手順の話をしているときの顔じゃなかった。
別のことを考え始めた顔だった。
「手順を守るのは、供養のためだよね」
老人が答えなかった。
「手順を守った結果、供花が地面に置かれてる。それは供養のためになってる?」
老人が端に寄せた花を見た。
誰が持ってきた花かもうわからなくなっていた。
石畳の上で、少しだけ萎れていた。
「……なっていない」
小さい声だった。
自分に言い聞かせているような声だった。
また来訪者が来た。
花を持っていた。
老人が立ち上がった。
水桶を取った。
花束に手を伸ばした。
止まった。
花束を戻した。
「……本日はお花をお持ちですね。私の方の花はお入れしなくて構いますか」
来訪者が少し驚いた顔をした。
「あ、はい。自分の花だけで十分です」
「承知しました」
老人が線香を一本抜いた。
火をつけた。
地面には何も置かれなかった。
「俺のやることはやった。
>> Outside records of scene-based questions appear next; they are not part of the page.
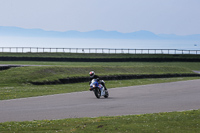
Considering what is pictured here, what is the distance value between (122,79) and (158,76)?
16.8 feet

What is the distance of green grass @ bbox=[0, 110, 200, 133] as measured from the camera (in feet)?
36.3

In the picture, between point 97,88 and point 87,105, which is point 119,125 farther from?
point 97,88

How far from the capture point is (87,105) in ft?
59.0

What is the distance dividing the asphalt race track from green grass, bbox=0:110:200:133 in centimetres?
187

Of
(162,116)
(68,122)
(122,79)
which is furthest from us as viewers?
(122,79)

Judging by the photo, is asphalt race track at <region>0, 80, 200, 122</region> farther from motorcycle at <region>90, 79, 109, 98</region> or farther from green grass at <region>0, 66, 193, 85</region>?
green grass at <region>0, 66, 193, 85</region>

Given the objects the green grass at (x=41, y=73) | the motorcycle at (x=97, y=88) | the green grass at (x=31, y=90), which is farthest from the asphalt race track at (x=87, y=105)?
the green grass at (x=41, y=73)

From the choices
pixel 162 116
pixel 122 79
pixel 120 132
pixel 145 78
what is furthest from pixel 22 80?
pixel 120 132

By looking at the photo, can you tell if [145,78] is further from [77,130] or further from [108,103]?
[77,130]

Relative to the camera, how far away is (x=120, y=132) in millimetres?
10711

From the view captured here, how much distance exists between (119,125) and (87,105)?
6.34m

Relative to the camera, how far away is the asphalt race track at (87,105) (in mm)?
15047

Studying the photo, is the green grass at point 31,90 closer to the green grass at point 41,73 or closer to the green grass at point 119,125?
the green grass at point 41,73

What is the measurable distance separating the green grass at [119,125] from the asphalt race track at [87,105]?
1.87 meters
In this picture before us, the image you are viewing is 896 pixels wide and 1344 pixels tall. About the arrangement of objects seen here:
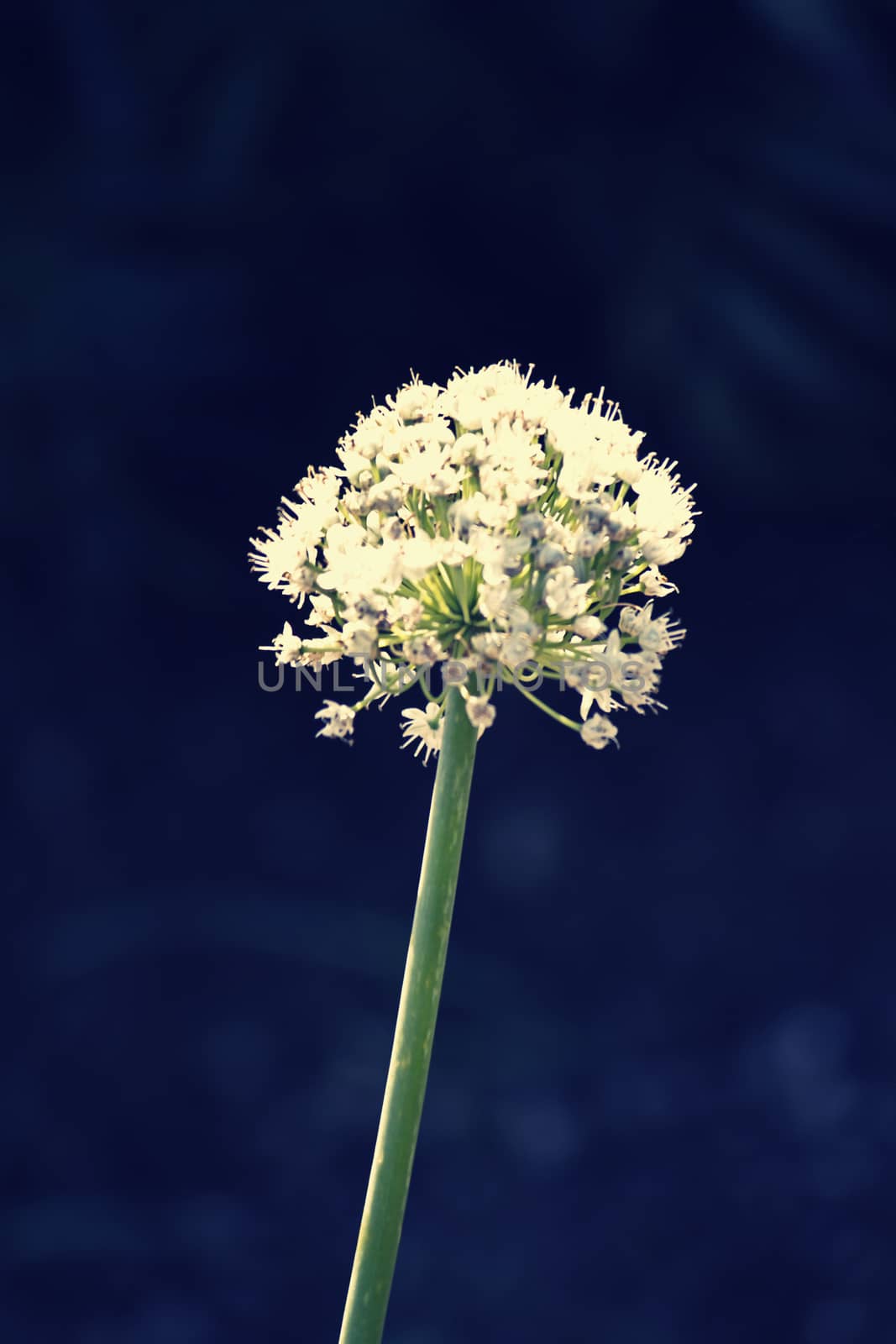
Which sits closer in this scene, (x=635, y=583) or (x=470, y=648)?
(x=470, y=648)

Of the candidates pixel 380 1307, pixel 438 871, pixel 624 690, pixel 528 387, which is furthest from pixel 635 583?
pixel 380 1307

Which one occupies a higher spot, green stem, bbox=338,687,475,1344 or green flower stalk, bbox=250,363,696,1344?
green flower stalk, bbox=250,363,696,1344

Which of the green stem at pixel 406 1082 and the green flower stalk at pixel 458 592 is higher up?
the green flower stalk at pixel 458 592

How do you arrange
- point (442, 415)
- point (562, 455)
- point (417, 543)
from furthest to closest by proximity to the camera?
point (442, 415) < point (562, 455) < point (417, 543)

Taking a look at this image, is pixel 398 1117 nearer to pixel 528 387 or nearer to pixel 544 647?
pixel 544 647

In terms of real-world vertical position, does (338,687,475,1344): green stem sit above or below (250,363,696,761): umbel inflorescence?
below

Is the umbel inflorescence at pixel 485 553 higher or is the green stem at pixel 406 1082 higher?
the umbel inflorescence at pixel 485 553
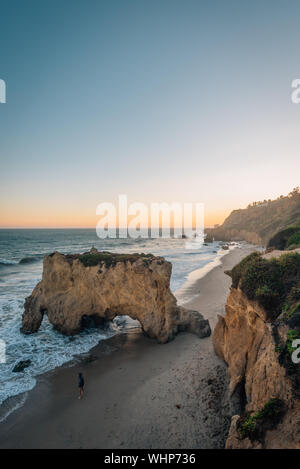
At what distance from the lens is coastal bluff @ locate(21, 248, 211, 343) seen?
1594 centimetres

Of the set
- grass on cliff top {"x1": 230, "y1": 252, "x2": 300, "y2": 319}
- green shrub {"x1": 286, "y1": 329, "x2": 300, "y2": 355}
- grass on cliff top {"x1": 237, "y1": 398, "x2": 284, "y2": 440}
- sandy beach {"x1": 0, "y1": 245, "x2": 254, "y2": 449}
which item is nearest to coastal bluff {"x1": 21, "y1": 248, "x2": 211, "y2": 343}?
sandy beach {"x1": 0, "y1": 245, "x2": 254, "y2": 449}

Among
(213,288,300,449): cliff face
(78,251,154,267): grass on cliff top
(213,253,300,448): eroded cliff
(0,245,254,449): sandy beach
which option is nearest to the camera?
(213,288,300,449): cliff face

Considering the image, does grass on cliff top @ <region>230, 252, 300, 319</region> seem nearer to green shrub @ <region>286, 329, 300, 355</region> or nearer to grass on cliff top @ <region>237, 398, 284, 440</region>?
green shrub @ <region>286, 329, 300, 355</region>

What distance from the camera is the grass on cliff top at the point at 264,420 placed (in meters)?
5.43

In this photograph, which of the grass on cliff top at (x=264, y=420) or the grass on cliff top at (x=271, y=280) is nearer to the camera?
the grass on cliff top at (x=264, y=420)

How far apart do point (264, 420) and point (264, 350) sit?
188 centimetres

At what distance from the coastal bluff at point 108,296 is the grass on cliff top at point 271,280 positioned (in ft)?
A: 24.3

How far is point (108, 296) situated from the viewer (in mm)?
16844

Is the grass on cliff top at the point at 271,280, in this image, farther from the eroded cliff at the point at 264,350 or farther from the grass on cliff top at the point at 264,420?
the grass on cliff top at the point at 264,420

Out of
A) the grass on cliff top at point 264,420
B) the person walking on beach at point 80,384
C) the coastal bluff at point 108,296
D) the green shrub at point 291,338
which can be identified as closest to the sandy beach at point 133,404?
the person walking on beach at point 80,384

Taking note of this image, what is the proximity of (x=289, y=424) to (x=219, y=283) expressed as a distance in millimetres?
26240

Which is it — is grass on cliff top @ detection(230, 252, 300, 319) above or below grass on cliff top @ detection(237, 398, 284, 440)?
above

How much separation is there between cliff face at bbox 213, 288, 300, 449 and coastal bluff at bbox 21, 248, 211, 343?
6533 mm

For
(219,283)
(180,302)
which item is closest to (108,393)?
(180,302)
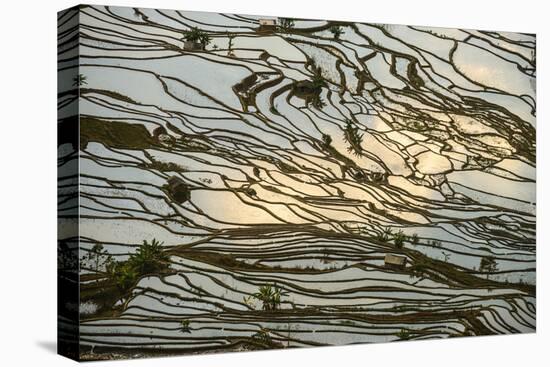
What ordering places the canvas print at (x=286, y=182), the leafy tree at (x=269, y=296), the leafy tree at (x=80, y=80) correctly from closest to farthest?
1. the leafy tree at (x=80, y=80)
2. the canvas print at (x=286, y=182)
3. the leafy tree at (x=269, y=296)

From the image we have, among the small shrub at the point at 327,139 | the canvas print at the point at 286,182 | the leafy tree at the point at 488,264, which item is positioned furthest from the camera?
the leafy tree at the point at 488,264

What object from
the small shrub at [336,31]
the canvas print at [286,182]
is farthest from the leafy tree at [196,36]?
the small shrub at [336,31]

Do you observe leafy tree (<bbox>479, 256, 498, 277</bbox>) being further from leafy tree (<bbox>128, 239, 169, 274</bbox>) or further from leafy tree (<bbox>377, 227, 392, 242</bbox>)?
leafy tree (<bbox>128, 239, 169, 274</bbox>)

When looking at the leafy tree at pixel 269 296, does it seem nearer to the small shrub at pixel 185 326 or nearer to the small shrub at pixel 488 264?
the small shrub at pixel 185 326

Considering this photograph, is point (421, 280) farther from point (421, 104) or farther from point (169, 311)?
point (169, 311)

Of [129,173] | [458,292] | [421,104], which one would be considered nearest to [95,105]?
[129,173]

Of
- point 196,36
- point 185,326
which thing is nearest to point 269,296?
point 185,326

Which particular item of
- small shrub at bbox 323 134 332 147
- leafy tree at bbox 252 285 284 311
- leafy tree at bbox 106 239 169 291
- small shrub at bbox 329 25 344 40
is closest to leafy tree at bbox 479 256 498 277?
small shrub at bbox 323 134 332 147

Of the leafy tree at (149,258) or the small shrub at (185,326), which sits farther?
the small shrub at (185,326)

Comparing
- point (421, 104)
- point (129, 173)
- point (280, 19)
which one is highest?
point (280, 19)
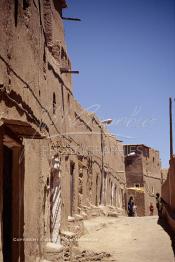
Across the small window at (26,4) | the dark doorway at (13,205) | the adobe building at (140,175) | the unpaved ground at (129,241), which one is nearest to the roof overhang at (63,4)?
the small window at (26,4)

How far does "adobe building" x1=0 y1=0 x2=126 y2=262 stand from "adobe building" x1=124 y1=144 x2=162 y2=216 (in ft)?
64.6

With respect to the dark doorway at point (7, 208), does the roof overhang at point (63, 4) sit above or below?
above

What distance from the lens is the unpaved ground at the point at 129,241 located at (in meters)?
12.0

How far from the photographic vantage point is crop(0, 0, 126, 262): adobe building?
7418 mm

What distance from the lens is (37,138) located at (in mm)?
8406

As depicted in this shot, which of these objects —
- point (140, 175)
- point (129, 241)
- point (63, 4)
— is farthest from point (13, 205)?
point (140, 175)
次行くわ」
老人が来訪者の後ろ姿を見送った。
「……ありがとうございました」
「来訪者に言ったの? 俺に?」
「両方です」
短い返事だった。
感謝とも何とも取れなかった。
でも複雑な顔をしていた。
俺は墓地を出た。
次なる宿主を求めて。
石畳の外れで、秋の草が風に揺れていた。
体がないので当たらなかった。
「やっぱり俺、信念の崩し方が上手いわ。手順の話をしてもダメだって気づいて、供養の話に切り替えたのは俺だしね。『供花が地面に置かれてる、それは供養になってる?』って聞いたのも俺だよ。老人が自分で『なっていない』って言ったのも、俺の質問があったからだよ。たぶん。五十年級の手順人間を一問で動かしたのは事実だから」
墓地の入口で、老人がまた来訪者に頭を下げていた。
地面には花がなかった。
反省はゼロだった。
今日も静かに、自己評価が花一輪分積み上がった。